Across the entries, how many lines have the string "this" in them? Reply with only a number.

Data extracted from a collection
================
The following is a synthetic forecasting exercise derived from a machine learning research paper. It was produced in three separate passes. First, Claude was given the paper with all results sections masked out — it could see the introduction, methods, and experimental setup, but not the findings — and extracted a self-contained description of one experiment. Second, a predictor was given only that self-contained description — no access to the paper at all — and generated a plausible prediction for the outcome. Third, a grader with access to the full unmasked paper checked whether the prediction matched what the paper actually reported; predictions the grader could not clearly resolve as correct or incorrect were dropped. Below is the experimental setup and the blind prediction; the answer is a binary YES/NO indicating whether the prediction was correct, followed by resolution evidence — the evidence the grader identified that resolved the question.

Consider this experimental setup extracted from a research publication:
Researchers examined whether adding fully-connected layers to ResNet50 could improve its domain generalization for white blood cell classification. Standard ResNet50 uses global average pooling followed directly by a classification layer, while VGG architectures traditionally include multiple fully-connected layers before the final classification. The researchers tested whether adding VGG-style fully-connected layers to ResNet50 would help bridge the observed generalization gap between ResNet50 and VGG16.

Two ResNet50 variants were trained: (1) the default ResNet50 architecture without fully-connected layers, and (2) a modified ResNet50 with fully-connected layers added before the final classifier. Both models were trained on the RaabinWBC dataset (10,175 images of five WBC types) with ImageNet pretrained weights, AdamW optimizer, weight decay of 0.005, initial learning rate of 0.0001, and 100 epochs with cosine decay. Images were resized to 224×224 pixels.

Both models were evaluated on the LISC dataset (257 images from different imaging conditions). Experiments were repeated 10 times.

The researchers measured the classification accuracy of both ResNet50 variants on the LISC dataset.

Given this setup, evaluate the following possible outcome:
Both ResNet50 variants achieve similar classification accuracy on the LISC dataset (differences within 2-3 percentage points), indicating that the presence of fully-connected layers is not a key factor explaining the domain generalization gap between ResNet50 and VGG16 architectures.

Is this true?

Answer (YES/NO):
================
→ SOLVED PROBLEM: 3